▸ EXERCISE OBJECTIVE:
Reproduce word for word everything in the forum thread from "Must say I remember" down to "was completely wrong!!!".

▸ SOURCE TEXT:
# Am I the only person that didn't know...



## Seahorse (9 December 2010)

that Edward Gal is gay?


----------



## BigRed (9 December 2010)

How could you have not even guessed ?  He is so camp.


----------



## Seahorse (9 December 2010)

That's why I'm so shocked, normally my gaydar is pretty good!


----------



## kerilli (9 December 2010)

I didn't know that. 
My trainer (who is straight, fwiw) has a theory that gay guys make better dr riders than straight ones, that they tend to be kinder, don't have a macho temper, don't want to dominate the horse to look manly etc. Interesting thought...


----------



## georgiegirl (9 December 2010)

dressage does seem to have a higher proportion of gay riders.....I wonder how the stats compare with sj and eventing?

Must say I remember years ago being shocked when someone told me Carl Hester was gay - Now I look back on that and think 'how the hell did I not realise that!?!?'

My gaydar must be pretty bad however, everyone thought my best friend in school was gay and I didnt think so. a few years later when he came out I had to admit I was completely wrong!!!


----------



## kerilli (9 December 2010)

SJ - I can't think of any gay riders.

▸ DATASET EXCERPTS:
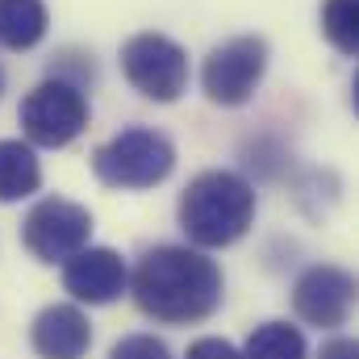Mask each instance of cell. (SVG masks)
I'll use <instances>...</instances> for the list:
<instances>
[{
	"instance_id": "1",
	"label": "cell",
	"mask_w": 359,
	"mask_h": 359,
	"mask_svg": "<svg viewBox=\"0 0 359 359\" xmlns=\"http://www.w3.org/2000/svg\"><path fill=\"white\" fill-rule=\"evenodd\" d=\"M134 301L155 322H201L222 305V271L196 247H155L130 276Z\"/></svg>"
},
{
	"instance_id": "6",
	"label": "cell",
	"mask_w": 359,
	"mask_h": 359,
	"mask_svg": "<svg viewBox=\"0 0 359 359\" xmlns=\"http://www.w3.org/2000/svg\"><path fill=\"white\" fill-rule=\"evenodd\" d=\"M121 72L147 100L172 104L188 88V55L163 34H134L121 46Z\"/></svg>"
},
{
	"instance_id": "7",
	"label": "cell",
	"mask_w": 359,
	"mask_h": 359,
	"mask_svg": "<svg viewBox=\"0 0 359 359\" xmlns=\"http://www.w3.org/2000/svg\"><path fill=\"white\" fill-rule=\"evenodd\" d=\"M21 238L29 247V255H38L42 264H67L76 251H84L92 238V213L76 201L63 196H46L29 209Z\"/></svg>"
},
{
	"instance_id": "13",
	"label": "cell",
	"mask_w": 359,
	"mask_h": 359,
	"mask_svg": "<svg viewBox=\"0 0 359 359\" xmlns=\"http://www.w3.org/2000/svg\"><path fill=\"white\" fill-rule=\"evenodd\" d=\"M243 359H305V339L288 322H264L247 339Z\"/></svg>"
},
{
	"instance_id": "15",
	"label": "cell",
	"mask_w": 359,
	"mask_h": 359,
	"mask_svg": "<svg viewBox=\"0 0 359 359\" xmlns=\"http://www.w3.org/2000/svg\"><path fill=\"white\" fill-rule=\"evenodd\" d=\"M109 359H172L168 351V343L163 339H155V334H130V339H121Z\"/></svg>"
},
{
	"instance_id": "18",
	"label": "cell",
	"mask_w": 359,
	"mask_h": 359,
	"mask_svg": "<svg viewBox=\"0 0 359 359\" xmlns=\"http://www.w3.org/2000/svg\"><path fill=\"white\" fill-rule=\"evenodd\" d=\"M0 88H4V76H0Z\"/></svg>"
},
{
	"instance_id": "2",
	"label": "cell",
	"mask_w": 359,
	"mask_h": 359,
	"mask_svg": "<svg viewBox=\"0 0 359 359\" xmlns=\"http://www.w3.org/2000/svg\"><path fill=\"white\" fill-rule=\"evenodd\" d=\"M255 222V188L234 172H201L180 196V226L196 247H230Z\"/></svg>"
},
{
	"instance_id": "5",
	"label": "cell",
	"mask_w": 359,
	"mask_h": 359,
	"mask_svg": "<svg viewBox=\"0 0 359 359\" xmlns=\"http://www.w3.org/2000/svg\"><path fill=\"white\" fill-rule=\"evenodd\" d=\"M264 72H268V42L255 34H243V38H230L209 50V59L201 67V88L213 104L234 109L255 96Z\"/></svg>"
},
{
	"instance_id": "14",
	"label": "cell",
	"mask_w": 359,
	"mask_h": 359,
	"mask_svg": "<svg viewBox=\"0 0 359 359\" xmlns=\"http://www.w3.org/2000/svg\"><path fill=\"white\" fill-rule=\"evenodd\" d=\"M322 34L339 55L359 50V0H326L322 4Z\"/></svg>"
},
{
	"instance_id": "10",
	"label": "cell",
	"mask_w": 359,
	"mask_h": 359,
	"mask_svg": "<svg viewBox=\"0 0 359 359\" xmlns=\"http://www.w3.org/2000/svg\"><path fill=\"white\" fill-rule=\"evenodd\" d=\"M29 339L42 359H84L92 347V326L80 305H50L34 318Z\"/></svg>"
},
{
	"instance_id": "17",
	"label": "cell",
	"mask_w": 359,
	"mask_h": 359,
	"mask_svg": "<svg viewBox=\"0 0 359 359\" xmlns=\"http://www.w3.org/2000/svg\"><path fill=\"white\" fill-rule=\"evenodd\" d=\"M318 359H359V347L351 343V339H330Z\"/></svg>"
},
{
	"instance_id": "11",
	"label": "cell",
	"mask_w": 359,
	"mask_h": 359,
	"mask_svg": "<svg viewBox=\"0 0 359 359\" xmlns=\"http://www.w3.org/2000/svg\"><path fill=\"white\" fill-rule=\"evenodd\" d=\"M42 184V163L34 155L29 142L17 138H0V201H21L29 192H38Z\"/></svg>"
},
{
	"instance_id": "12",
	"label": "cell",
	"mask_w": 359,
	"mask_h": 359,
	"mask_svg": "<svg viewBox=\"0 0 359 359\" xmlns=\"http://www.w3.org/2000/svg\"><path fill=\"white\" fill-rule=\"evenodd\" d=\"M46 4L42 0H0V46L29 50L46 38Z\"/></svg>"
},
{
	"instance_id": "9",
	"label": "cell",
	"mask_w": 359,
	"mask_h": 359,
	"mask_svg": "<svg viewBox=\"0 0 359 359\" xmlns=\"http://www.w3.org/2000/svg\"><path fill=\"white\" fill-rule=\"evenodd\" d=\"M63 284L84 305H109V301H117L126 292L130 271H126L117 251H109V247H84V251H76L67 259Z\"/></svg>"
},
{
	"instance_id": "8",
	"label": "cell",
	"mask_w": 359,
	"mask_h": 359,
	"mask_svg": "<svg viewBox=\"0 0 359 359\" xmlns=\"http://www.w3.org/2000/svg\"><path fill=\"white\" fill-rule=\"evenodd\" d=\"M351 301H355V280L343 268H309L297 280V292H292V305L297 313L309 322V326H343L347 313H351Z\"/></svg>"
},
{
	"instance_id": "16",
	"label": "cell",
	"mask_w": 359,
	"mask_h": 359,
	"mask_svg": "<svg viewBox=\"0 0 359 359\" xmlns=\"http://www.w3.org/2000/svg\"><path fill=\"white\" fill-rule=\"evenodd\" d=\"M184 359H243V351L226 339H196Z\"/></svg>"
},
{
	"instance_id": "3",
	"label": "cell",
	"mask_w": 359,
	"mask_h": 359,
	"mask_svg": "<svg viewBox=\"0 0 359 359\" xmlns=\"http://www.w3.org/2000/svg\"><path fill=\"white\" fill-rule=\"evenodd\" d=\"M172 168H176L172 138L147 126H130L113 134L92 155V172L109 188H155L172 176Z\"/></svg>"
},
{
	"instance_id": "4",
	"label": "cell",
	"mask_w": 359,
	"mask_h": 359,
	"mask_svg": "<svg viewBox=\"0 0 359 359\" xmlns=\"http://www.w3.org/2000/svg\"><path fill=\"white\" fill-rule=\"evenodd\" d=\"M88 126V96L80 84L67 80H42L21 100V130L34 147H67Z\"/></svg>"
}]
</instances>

==

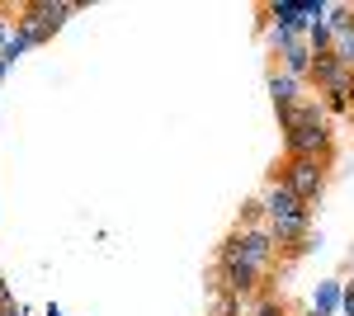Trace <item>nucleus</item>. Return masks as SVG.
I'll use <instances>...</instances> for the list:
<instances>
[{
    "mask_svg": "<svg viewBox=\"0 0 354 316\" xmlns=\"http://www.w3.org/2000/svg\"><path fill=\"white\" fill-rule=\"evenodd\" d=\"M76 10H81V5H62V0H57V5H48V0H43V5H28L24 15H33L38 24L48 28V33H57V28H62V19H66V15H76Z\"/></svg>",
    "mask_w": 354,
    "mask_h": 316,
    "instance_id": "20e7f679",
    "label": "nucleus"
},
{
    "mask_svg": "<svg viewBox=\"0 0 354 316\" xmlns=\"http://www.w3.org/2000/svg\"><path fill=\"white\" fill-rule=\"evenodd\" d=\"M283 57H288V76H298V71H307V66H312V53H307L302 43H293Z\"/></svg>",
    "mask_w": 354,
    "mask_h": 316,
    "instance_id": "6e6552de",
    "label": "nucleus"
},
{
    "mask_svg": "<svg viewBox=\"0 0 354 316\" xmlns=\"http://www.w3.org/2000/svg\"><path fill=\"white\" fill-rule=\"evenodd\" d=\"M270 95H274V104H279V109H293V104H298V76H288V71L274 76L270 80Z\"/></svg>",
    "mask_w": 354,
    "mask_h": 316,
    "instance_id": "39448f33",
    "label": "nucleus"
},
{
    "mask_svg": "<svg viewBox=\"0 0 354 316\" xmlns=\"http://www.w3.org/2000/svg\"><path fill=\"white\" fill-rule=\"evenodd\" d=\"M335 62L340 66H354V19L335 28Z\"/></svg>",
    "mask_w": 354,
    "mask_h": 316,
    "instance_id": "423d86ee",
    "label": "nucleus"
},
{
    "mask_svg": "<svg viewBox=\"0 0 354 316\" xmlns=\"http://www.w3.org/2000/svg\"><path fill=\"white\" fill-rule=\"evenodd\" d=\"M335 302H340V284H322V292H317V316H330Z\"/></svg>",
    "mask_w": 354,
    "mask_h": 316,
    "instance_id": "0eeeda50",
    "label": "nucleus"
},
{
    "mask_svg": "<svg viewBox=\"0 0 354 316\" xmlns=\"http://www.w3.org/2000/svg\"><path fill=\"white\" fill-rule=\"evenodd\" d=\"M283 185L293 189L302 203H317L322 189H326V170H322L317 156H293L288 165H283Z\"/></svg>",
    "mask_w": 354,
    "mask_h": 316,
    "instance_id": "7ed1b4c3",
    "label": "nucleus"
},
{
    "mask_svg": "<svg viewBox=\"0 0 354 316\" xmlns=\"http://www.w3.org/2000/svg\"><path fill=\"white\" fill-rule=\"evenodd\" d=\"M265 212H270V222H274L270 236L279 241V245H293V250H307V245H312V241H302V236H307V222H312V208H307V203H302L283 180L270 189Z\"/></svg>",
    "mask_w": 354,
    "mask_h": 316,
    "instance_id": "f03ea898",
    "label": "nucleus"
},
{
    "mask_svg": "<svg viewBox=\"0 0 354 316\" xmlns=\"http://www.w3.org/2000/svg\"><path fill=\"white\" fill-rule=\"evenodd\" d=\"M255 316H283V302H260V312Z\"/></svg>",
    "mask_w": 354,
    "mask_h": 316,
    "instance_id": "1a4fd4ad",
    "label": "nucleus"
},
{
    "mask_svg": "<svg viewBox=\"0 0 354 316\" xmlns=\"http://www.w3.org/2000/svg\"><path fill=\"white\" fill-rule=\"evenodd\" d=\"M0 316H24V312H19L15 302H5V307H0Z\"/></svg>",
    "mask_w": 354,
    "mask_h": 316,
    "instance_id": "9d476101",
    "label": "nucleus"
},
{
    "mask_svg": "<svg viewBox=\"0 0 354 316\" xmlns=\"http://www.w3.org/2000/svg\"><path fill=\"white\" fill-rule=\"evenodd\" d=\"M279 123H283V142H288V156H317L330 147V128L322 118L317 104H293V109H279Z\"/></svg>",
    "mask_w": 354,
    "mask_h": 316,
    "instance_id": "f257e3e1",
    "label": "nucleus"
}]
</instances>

---

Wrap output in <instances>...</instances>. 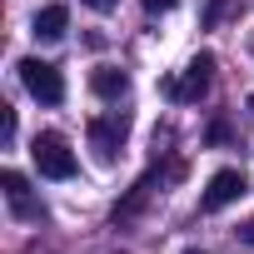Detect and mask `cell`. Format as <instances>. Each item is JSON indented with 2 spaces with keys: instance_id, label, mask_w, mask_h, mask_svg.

▸ WRITTEN ANSWER:
Must say I remember years ago being shocked when someone told me Carl Hester was gay - Now I look back on that and think 'how the hell did I not realise that!?!?'

My gaydar must be pretty bad however, everyone thought my best friend in school was gay and I didnt think so. a few years later when he came out I had to admit I was completely wrong!!!